Have you tried our calc? The forum has been testing this and I personally don't use any other anymore.
https://www.soapmakingfriend.com/soap-making-recipe-builder-lye-calculator/#
Also, if you've gone through the link I gave you, you'll find you don't need a high cleansing number anyway, so that's another point to consider.
DeeAnna's site (link I gave) also has a very useful page on calculating for liquid, have you found it? I highly suggest reading that as well.
You’re not kidding about finding a balance... I haven’t even experimented with my batches and I’m already exhausted! lol
Haha I know that feeling, but once you start soaping with whatever recipe you come up with, it gets easier to find that balance. At least, in my case, that's what happened.
Btw, thanks for the name compliment. It’s a play on words, particularly to people who know me. I’m a 6’4”, 400lb Hawaiian guy who’s literally and figuratively hungry. Always learning, always progressing. Soapmaking is only 1 of about 1000 different things I do. You can imagine the funny looks I get when I tell people I crochet, sew and make soap, amongst other things...
That's so cool.. And those people who give you funny looks for knowing how to crochet are just jealous ;)
 
Thank you all for the wonderful responses, advice and the overall welcome feeling! I will be spending the entire day reading up on all the links and info y’all have provided! =) Also, I ended up making a 5lb batch with the RBO and other oils. Will be cutting and posting results later. It was also my first time using poly-tubing as a mold.
 
If you change option 3 (water) to be a lye ratio of around 2.4:1 to 2:1 [hydroxide:water], or a lye concentration of around 30% to 33%, you will be able to use this across multiple recipe types and get stable results (the other is an old default that can give variable results when you are changing recipes).

Learning so MUCH!

is there reading I can do about how the hydroxide: water ratio affects soaping?

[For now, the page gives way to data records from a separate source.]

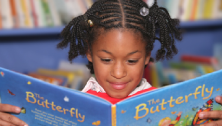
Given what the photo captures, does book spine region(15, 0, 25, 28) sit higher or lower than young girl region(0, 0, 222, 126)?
higher

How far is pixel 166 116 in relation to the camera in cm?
69

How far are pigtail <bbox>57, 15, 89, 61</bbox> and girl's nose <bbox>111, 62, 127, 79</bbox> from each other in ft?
0.60

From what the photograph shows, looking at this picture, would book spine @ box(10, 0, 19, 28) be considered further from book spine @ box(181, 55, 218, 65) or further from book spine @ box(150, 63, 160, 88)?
book spine @ box(181, 55, 218, 65)

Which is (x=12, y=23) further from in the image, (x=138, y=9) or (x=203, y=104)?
(x=203, y=104)

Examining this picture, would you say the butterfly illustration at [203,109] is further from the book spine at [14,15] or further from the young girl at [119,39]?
the book spine at [14,15]

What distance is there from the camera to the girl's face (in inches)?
Result: 29.3

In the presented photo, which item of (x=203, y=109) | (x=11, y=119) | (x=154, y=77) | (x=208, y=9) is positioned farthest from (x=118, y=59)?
(x=208, y=9)

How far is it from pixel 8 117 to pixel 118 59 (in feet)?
1.44

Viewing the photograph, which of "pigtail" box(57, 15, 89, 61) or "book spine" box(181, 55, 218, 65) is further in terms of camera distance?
"book spine" box(181, 55, 218, 65)

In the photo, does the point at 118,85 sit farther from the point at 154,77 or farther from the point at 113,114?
the point at 154,77

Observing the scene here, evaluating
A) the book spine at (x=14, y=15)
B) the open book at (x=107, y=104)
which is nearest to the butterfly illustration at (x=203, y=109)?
the open book at (x=107, y=104)

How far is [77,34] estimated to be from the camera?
2.77 ft

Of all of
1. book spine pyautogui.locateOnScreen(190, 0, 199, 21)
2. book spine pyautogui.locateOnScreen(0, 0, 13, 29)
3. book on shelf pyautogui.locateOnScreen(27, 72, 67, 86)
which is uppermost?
book spine pyautogui.locateOnScreen(190, 0, 199, 21)

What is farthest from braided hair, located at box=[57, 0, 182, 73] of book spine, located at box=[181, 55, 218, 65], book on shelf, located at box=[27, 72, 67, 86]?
book spine, located at box=[181, 55, 218, 65]
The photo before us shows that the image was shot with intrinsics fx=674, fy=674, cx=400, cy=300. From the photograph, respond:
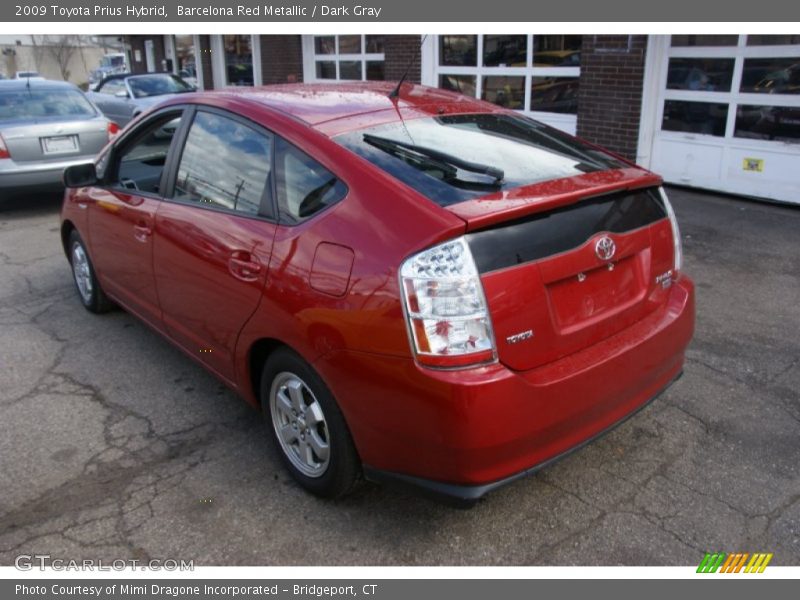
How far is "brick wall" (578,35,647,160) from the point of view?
805 centimetres

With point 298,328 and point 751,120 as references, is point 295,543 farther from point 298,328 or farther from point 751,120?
point 751,120

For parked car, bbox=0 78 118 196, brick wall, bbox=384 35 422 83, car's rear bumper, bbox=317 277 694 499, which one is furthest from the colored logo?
brick wall, bbox=384 35 422 83

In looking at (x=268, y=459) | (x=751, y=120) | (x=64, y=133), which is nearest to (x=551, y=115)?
(x=751, y=120)

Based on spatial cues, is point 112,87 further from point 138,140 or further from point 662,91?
point 138,140

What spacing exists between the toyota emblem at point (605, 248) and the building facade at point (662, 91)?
3.45 m

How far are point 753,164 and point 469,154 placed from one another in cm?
585

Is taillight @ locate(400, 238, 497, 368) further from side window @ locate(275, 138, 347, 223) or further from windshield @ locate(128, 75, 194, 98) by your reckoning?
windshield @ locate(128, 75, 194, 98)

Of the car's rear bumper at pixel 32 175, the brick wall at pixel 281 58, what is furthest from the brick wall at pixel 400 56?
the car's rear bumper at pixel 32 175

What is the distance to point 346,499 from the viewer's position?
9.50 feet

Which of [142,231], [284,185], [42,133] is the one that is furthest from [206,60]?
[284,185]

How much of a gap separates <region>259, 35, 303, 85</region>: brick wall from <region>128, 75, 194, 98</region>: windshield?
1.92m

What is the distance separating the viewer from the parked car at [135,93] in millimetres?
13695

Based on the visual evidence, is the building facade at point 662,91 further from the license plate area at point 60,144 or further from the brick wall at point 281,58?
the license plate area at point 60,144

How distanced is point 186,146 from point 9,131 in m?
5.78
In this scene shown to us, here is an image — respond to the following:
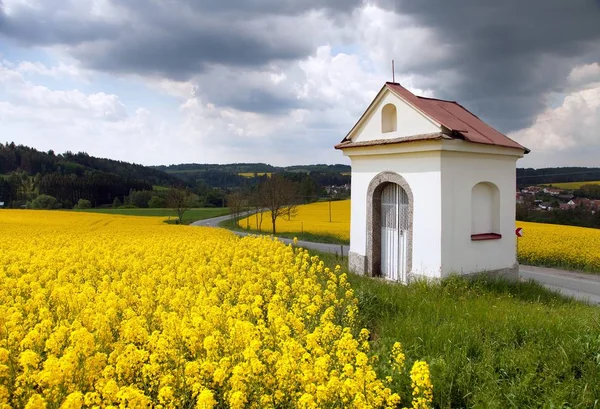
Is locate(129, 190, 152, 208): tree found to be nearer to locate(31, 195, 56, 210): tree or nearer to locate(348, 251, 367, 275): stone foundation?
locate(31, 195, 56, 210): tree

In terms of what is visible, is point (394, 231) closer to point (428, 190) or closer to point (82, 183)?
point (428, 190)

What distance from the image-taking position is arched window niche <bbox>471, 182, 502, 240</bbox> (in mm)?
11000

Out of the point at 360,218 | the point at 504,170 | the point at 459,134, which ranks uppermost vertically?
the point at 459,134

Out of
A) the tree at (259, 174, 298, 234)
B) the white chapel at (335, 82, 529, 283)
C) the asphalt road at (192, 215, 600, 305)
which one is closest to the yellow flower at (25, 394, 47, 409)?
the white chapel at (335, 82, 529, 283)

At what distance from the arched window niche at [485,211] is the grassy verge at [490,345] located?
2.50 meters

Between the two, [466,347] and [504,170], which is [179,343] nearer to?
[466,347]

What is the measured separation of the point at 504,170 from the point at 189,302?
29.0 ft

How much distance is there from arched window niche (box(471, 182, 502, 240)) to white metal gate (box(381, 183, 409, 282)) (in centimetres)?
169

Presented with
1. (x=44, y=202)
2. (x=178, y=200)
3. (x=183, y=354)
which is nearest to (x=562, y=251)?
(x=183, y=354)

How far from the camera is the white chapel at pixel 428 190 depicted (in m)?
10.1

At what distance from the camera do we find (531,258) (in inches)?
699

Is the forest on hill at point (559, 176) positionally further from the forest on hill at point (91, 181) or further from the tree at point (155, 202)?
the tree at point (155, 202)

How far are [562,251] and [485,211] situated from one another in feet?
28.5

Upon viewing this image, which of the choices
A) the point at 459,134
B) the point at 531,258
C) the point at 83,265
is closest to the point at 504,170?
the point at 459,134
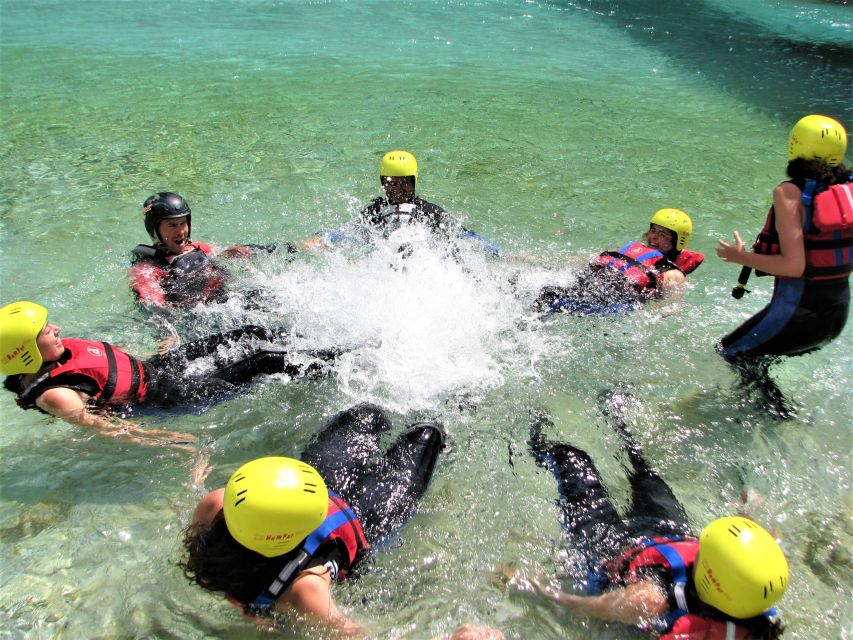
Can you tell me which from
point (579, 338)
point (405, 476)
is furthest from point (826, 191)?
point (405, 476)

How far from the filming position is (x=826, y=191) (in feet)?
12.4

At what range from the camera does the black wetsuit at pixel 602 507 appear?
341cm

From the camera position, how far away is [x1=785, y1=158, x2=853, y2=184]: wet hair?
3813 millimetres

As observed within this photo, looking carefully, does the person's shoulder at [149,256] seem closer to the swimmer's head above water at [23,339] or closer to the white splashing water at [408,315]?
the white splashing water at [408,315]

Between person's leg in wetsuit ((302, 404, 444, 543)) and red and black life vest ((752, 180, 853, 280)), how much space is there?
8.72 ft

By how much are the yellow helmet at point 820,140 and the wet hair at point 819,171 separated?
0.03 metres

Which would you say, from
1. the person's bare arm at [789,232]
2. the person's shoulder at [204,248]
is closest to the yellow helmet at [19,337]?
the person's shoulder at [204,248]

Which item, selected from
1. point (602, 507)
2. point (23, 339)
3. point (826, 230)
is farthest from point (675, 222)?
point (23, 339)

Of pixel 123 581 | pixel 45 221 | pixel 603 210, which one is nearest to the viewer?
pixel 123 581

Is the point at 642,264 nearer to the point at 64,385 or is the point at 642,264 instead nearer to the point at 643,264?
the point at 643,264

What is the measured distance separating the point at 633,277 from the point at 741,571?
3.23 metres

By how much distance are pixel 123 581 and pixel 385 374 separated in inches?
90.5

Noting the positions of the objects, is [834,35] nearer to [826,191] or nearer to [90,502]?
[826,191]

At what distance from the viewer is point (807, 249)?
3949mm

In Zany's No Slime Castille I recall she set the ratio to 1.7:1 - was that just because it was a Castille?

Thank you!
 
Learning so MUCH!

is there reading I can do about how the hydroxide: water ratio affects soaping?

In Zany's No Slime Castille I recall she set the ratio to 1.7:1 - was that just because it was a Castille?

Thank you!
Auntie Clara's experiments are a great read on water. Also DeeAnna's, in the link Meena posted above ;)
 
In addition to the links Dawni has posted, you might like to look at this :)
Aunti Clara did a magnificent set of (picture heavy :)) trials, using varying water to create swirls she called Ghost Swirls ...
https://auntieclaras.com/2015/09/the-ghost-swirl/
https://auntieclaras.com/2014/08/intentional-crop-circles-water-discount-as-a-design-tool/
https://auntieclaras.com/2015/10/ghost-swirl-soap-follow-up/

Wow!!! Probably one of the best reads yet for someone like me. Thank you so much!!!